__Problem to work on__
An identical copy of all the entries is the required result.

__Dataset records__
Content starts

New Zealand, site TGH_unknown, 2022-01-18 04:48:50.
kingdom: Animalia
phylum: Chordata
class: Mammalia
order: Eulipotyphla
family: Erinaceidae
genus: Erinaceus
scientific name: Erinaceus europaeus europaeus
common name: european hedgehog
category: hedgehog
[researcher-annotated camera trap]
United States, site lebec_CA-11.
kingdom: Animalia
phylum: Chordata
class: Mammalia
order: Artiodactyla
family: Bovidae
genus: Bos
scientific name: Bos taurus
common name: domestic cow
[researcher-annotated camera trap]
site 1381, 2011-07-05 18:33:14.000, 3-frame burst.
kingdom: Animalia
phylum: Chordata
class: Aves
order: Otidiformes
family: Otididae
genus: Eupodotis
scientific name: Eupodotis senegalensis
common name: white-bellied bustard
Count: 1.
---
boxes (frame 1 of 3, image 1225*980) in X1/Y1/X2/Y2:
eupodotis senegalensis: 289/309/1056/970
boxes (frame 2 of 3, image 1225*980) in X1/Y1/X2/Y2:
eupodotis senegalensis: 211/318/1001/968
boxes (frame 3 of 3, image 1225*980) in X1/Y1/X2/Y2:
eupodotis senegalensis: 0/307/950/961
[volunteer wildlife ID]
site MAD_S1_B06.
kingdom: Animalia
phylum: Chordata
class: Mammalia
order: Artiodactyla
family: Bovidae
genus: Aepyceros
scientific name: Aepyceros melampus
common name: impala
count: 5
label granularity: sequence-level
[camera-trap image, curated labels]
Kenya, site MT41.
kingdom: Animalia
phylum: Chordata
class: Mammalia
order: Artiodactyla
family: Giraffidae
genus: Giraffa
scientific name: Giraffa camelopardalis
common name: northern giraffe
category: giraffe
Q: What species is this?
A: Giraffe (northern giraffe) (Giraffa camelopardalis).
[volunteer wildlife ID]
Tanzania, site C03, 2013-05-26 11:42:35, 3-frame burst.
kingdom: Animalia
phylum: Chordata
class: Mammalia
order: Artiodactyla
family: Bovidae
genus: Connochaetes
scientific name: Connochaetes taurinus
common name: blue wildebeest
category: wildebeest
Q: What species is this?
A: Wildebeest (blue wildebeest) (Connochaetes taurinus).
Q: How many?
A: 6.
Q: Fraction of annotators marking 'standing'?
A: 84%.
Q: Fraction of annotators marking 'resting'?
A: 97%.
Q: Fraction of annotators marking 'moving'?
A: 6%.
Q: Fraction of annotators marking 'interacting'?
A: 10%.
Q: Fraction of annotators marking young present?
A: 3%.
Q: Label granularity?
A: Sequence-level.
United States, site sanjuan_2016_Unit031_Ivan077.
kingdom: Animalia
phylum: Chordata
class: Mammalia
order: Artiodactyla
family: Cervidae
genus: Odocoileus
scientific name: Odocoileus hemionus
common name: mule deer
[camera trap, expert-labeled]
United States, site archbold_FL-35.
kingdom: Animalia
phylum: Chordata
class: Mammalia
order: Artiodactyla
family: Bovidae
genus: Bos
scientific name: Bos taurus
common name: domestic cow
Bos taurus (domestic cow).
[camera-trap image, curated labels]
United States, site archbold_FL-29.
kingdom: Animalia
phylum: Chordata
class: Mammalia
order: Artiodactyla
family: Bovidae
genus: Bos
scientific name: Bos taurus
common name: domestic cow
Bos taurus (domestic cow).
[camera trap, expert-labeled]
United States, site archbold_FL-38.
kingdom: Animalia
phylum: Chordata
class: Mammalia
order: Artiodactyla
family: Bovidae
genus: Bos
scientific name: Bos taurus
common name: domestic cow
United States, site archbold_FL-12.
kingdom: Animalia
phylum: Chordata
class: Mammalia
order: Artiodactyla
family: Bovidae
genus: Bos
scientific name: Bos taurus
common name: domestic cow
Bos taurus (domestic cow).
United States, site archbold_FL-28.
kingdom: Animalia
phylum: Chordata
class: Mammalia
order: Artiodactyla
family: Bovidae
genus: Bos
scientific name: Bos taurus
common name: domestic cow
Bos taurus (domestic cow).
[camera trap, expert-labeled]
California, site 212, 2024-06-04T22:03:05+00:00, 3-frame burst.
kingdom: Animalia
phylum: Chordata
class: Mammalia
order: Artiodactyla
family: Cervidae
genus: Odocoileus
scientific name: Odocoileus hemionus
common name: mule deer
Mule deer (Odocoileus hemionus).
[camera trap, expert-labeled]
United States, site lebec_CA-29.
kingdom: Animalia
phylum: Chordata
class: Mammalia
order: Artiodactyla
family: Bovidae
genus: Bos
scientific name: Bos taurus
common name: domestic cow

Content ends

__Answer box__
New Zealand, site TGH_unknown, 2022-01-18 04:48:50.
kingdom: Animalia
phylum: Chordata
class: Mammalia
order: Eulipotyphla
family: Erinaceidae
genus: Erinaceus
scientific name: Erinaceus europaeus europaeus
common name: european hedgehog
category: hedgehog
[researcher-annotated camera trap]
United States, site lebec_CA-11.
kingdom: Animalia
phylum: Chordata
class: Mammalia
order: Artiodactyla
family: Bovidae
genus: Bos
scientific name: Bos taurus
common name: domestic cow
[researcher-annotated camera trap]
site 1381, 2011-07-05 18:33:14.000, 3-frame burst.
kingdom: Animalia
phylum: Chordata
class: Aves
order: Otidiformes
family: Otididae
genus: Eupodotis
scientific name: Eupodotis senegalensis
common name: white-bellied bustard
Count: 1.
---
boxes (frame 1 of 3, image 1225*980) in X1/Y1/X2/Y2:
eupodotis senegalensis: 289/309/1056/970
boxes (frame 2 of 3, image 1225*980) in X1/Y1/X2/Y2:
eupodotis senegalensis: 211/318/1001/968
boxes (frame 3 of 3, image 1225*980) in X1/Y1/X2/Y2:
eupodotis senegalensis: 0/307/950/961
[volunteer wildlife ID]
site MAD_S1_B06.
kingdom: Animalia
phylum: Chordata
class: Mammalia
order: Artiodactyla
family: Bovidae
genus: Aepyceros
scientific name: Aepyceros melampus
common name: impala
count: 5
label granularity: sequence-level
[camera-trap image, curated labels]
Kenya, site MT41.
kingdom: Animalia
phylum: Chordata
class: Mammalia
order: Artiodactyla
family: Giraffidae
genus: Giraffa
scientific name: Giraffa camelopardalis
common name: northern giraffe
category: giraffe
Q: What species is this?
A: Giraffe (northern giraffe) (Giraffa camelopardalis).
[volunteer wildlife ID]
Tanzania, site C03, 2013-05-26 11:42:35, 3-frame burst.
kingdom: Animalia
phylum: Chordata
class: Mammalia
order: Artiodactyla
family: Bovidae
genus: Connochaetes
scientific name: Connochaetes taurinus
common name: blue wildebeest
category: wildebeest
Q: What species is this?
A: Wildebeest (blue wildebeest) (Connochaetes taurinus).
Q: How many?
A: 6.
Q: Fraction of annotators marking 'standing'?
A: 84%.
Q: Fraction of annotators marking 'resting'?
A: 97%.
Q: Fraction of annotators marking 'moving'?
A: 6%.
Q: Fraction of annotators marking 'interacting'?
A: 10%.
Q: Fraction of annotators marking young present?
A: 3%.
Q: Label granularity?
A: Sequence-level.
United States, site sanjuan_2016_Unit031_Ivan077.
kingdom: Animalia
phylum: Chordata
class: Mammalia
order: Artiodactyla
family: Cervidae
genus: Odocoileus
scientific name: Odocoileus hemionus
common name: mule deer
[camera trap, expert-labeled]
United States, site archbold_FL-35.
kingdom: Animalia
phylum: Chordata
class: Mammalia
order: Artiodactyla
family: Bovidae
genus: Bos
scientific name: Bos taurus
common name: domestic cow
Bos taurus (domestic cow).
[camera-trap image, curated labels]
United States, site archbold_FL-29.
kingdom: Animalia
phylum: Chordata
class: Mammalia
order: Artiodactyla
family: Bovidae
genus: Bos
scientific name: Bos taurus
common name: domestic cow
Bos taurus (domestic cow).
[camera trap, expert-labeled]
United States, site archbold_FL-38.
kingdom: Animalia
phylum: Chordata
class: Mammalia
order: Artiodactyla
family: Bovidae
genus: Bos
scientific name: Bos taurus
common name: domestic cow
United States, site archbold_FL-12.
kingdom: Animalia
phylum: Chordata
class: Mammalia
order: Artiodactyla
family: Bovidae
genus: Bos
scientific name: Bos taurus
common name: domestic cow
Bos taurus (domestic cow).
United States, site archbold_FL-28.
kingdom: Animalia
phylum: Chordata
class: Mammalia
order: Artiodactyla
family: Bovidae
genus: Bos
scientific name: Bos taurus
common name: domestic cow
Bos taurus (domestic cow).
[camera trap, expert-labeled]
California, site 212, 2024-06-04T22:03:05+00:00, 3-frame burst.
kingdom: Animalia
phylum: Chordata
class: Mammalia
order: Artiodactyla
family: Cervidae
genus: Odocoileus
scientific name: Odocoileus hemionus
common name: mule deer
Mule deer (Odocoileus hemionus).
[camera trap, expert-labeled]
United States, site lebec_CA-29.
kingdom: Animalia
phylum: Chordata
class: Mammalia
order: Artiodactyla
family: Bovidae
genus: Bos
scientific name: Bos taurus
common name: domestic cow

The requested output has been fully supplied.